Saturday, 6 June 2020
It’s high time we allowed people to cycle along motorways. I’m being completely serious because we’re spending all of this money on building road space and yet drivers won’t stick to these motorways. Therefore it’s time to allow cycling along them.
Now I’ve got your attention and created outrage amongst the people who don’t bother to read the detail, I’ll explain myself. In the UK it is against the law to cycle on a motorway (known as special roads in law) as well as there being a ban on walking, horse riding, riding small mopeds and learner drivers and so on; but there are motorways where people are allowed to cycle, even though it’s only over short sections.

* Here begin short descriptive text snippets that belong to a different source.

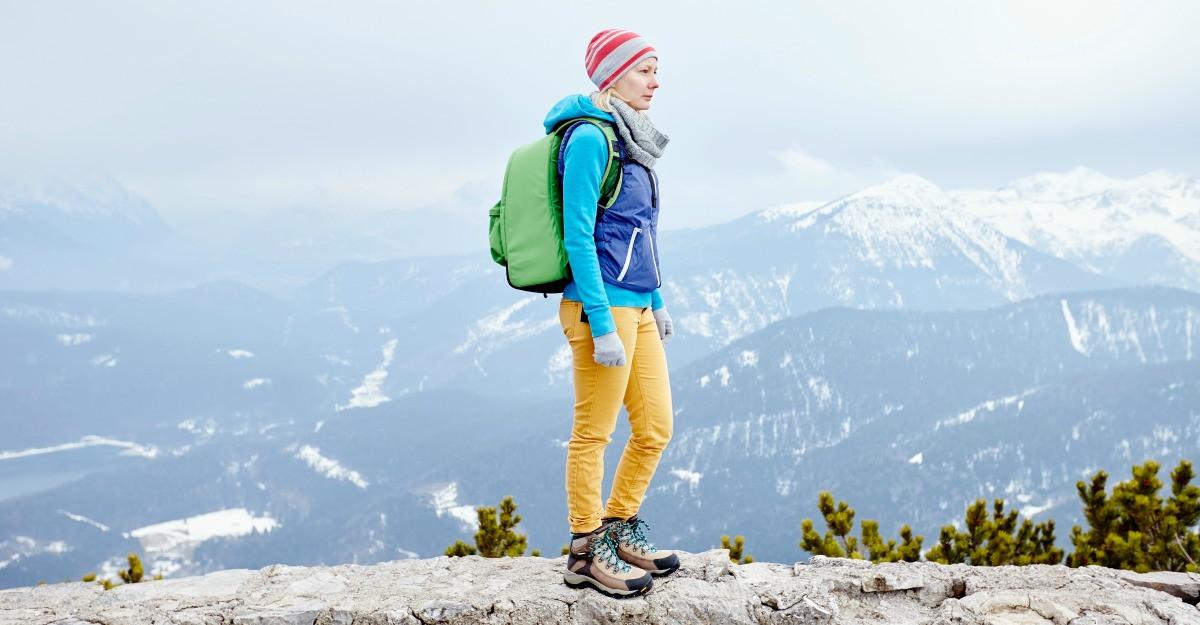 Pantaloni groși pentru iarnă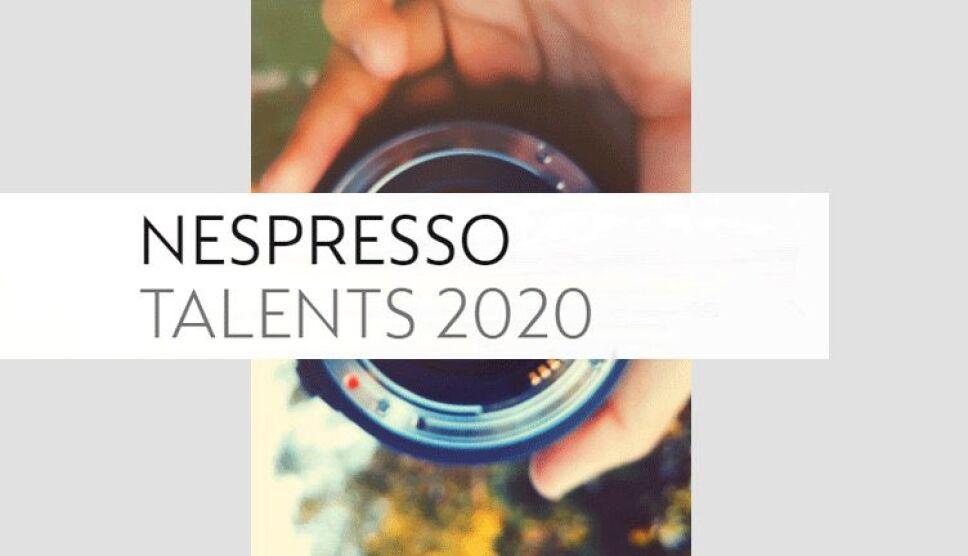 nespresso talents.jpeg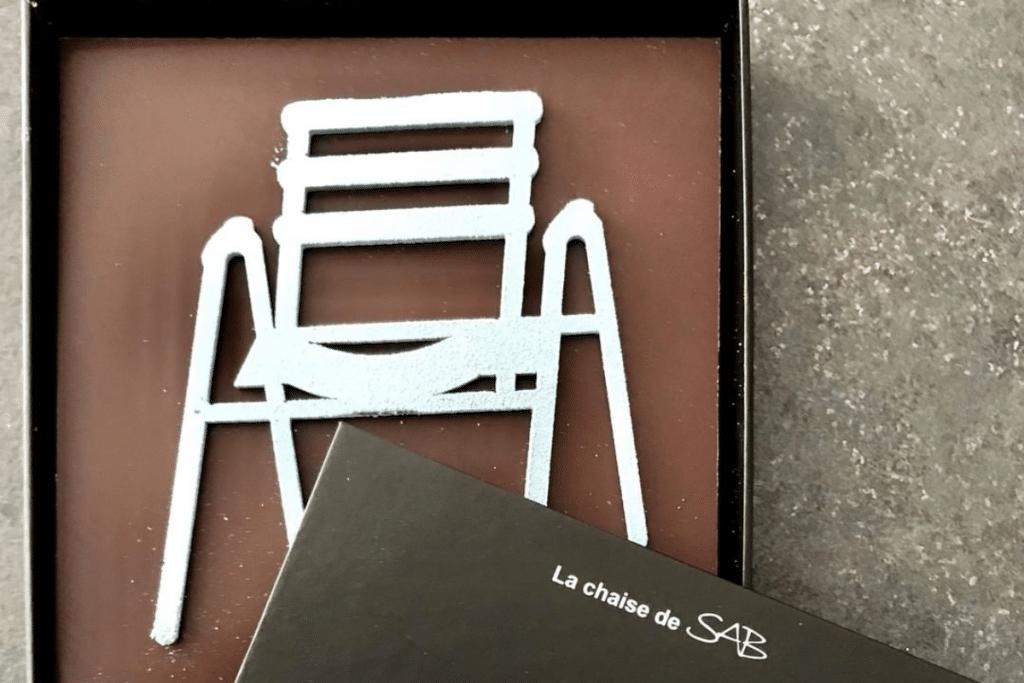 Nice : La Pâtisserie LAC crée un chocolat à l'effigie de la célèbre Chaise de SAB !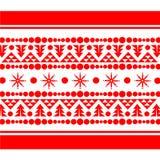 Διακοσμητικό πρότυπο σχεδίων Χριστουγέννων στο κόκκινο Στοκ Φωτογραφίες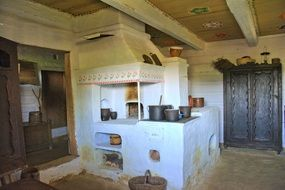 Kitchen in a house in an open-air museum, sanok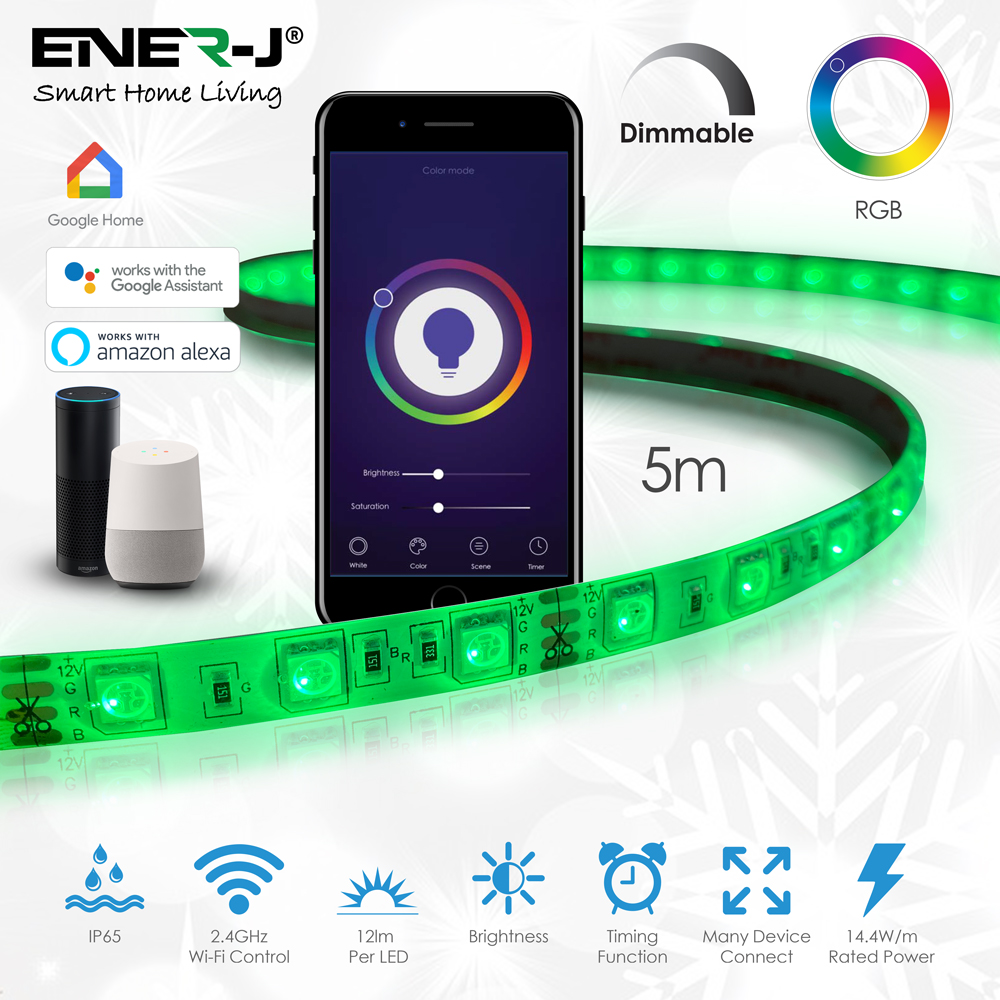 5m RGB Strips, 300 LEDs with Wifi + IR Controller (2 in 1) & 6A Adapter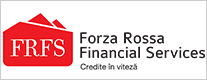 Forza Rossa Financial Services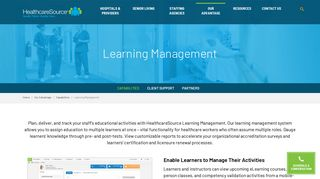 Learning Management | HealthcareSource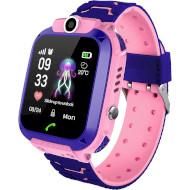 Часы-телефон детские GOGPS K16S Pink (K16SPK)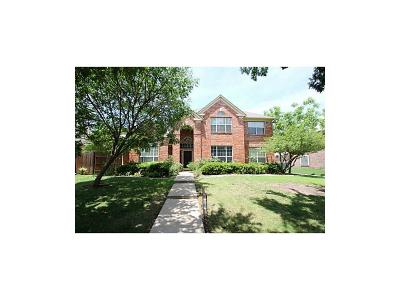 Coppell Residential Lease For Lease: 137 Hartford Circle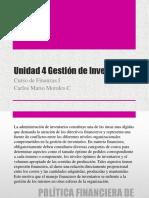 curso-de-finanzas-i-u4-gestion-de-inventarios.pptx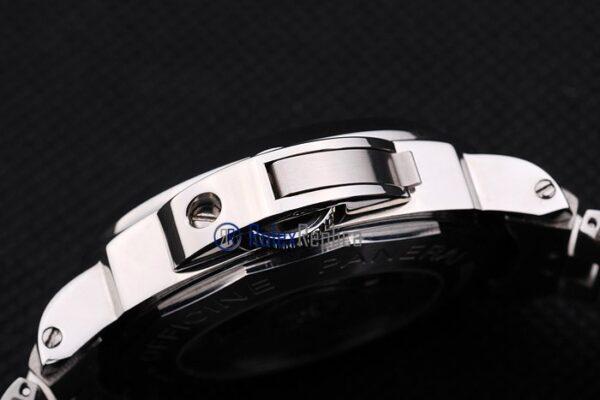 5811rolex-replica-orologi-copia-imitazione-rolex-omega.jpg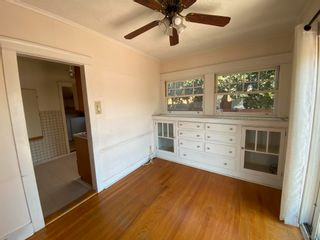 Photo 8: UNIVERSITY HEIGHTS House for sale : 2 bedrooms : 2892 Collier Ave in San Diego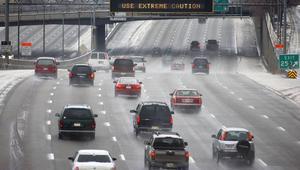 الحوادث المميتة في الطرقات الأمريكية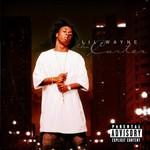 Lil Wayne, Tha Carter mp3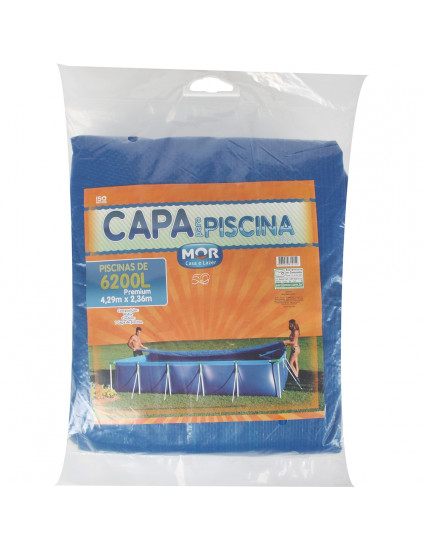 Capa para Piscina 6200 Premium MOR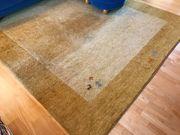 Teppich mit Orient-Zertifikat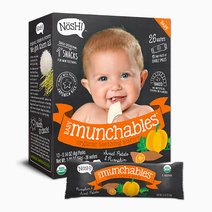 Sweet Potato Pumpkin Organic Vegan Baby Munchables by Nosh!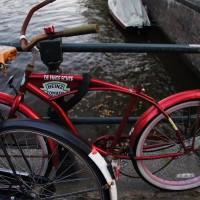 Heinz Ketchup bike.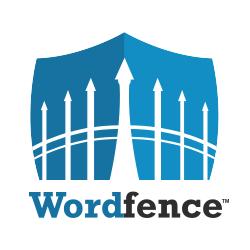 The Studio/ Blogsite Studio The 27 Best WordPress Security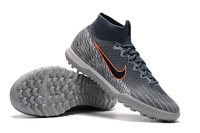 "Nike Mercurial SuperflyX VI Elite TF ""Victory Pack"""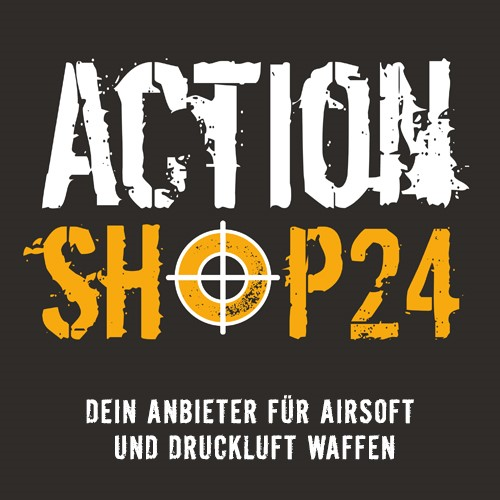 ActionShop24
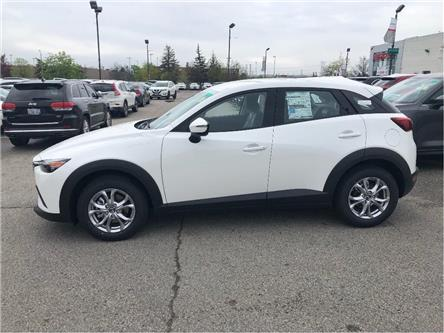 2019 Mazda CX-3 GS (Stk: 19-349) in Woodbridge - Image 2 of 15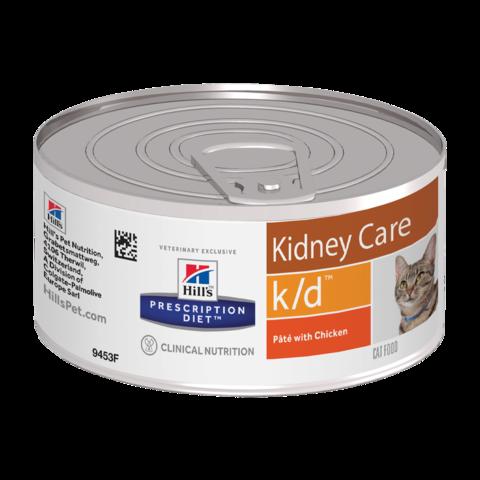 Hill's Prescription Diet K/D Консервы для кошек при заболеваниях почек, МКБ (оксалаты, ураты) Банка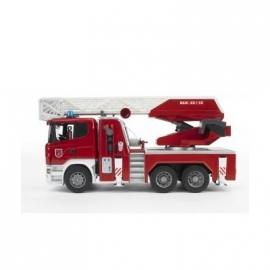 Bruder - Profi-Serie - Scania R-Serie Feuerwehrwagen mit Wasserpumpe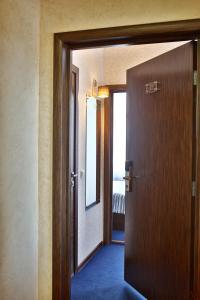 Отель HELIOPARK Cruise - фото 21
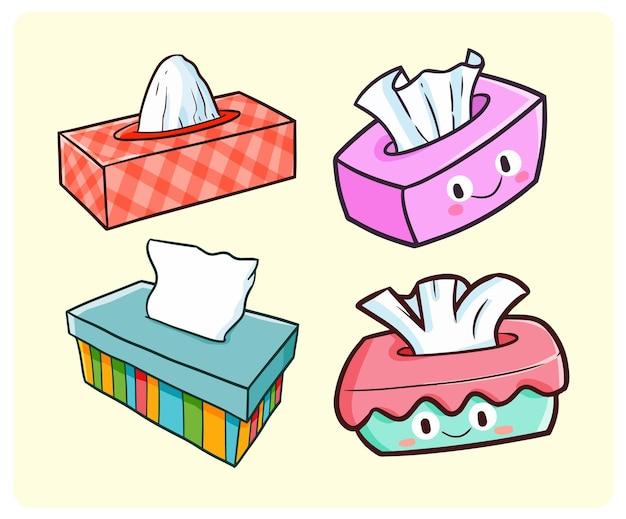Collection de boîtes de mouchoirs drôles dans un style doodle kawaii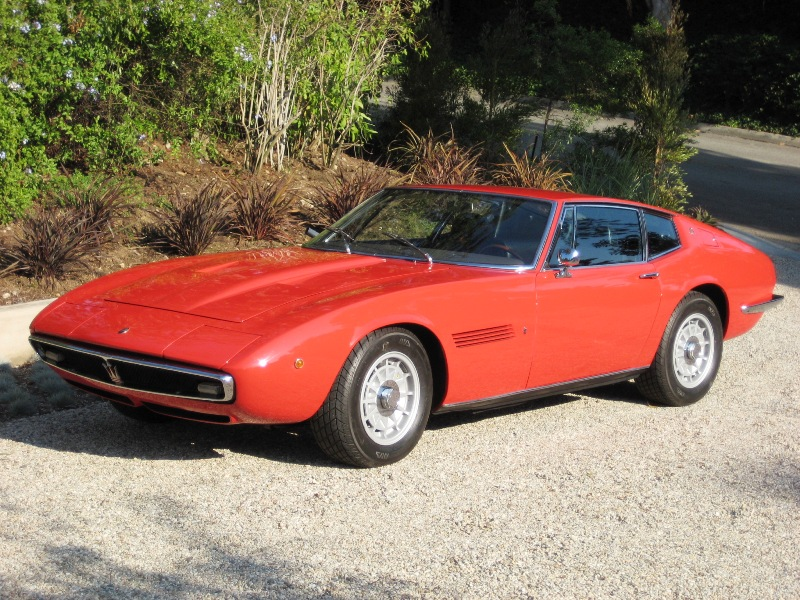 Lotus Esprit 2013. 1970%20Maserati%20Ghibli%20SS%20Coupe%20a
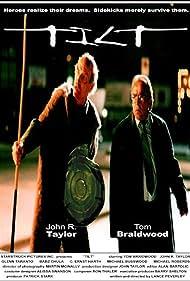 Tom Braidwood and John R. Taylor in Tilt (2003)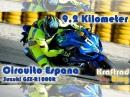 Circuito Espana (Almeria + Andalucia) 9,2km onboard Suzuki GSX-R1000R
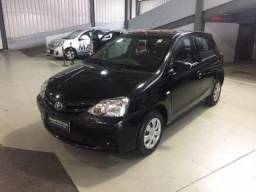 TOYOTA ETIOS 1.5 XS 16V FLEX 4P MANUAL.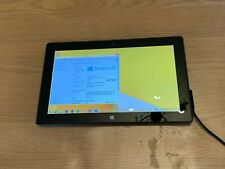 Microsoft Surface RT 32GB, Wi-Fi, 10.6in Windows RT Tablet - Titanium + Charger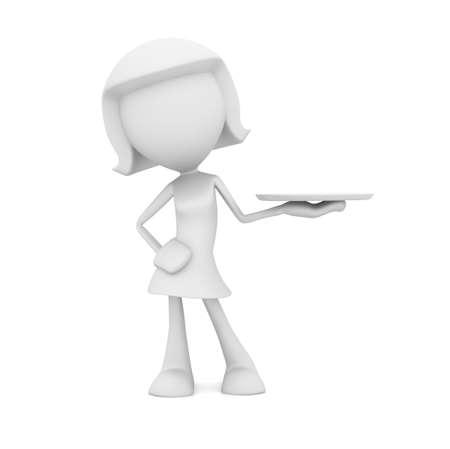 fine dining: Waitress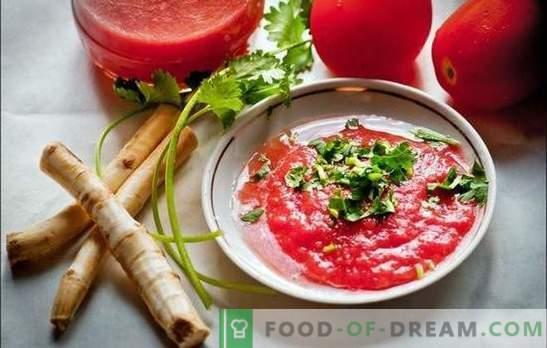 Chrzan z pomidorami i czosnkiem - pyszne bzdury! Jak zrobić przyprawę z chrzanu z pomidorami i czosnkiem na różne sposoby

The Severn Bridge which carries the M48 over River Severn between Bristol and Chepstow allows walking and cycling because it was built wide enough to provide a shared-use cycle track on each side;
The Severn Bridge carries NCN4 across the Severn where it links up with local roads in the communities of Aust and Bulwark. These communities are just under 5km apart which makes it a very easy distance to cycle.
The Grade I listed bridge was built in 1966 and features cantilevered sections on each side of the main structure which carries the shared-use path as can be seen below in this image from the University of Bristol;
As you can see, the cantilevered sections are attached to the main box structure forming the traffic deck and as such, are not part of the load carrying arrangements for the bridge; although the cantilevers in themselves do of course add weight to be carried.
When you think about it, the development of the bridge with shared-use cycle tracks made perfect sense in terms of the distance between settlements and the opportunity for people to cycle. The newer crossing on the diverted M4 to the south (the M4 used to cross the Severn Bridge) is a bit longer between settlements, but no opportunity has been provided for people cycling (or walking, despite the distance).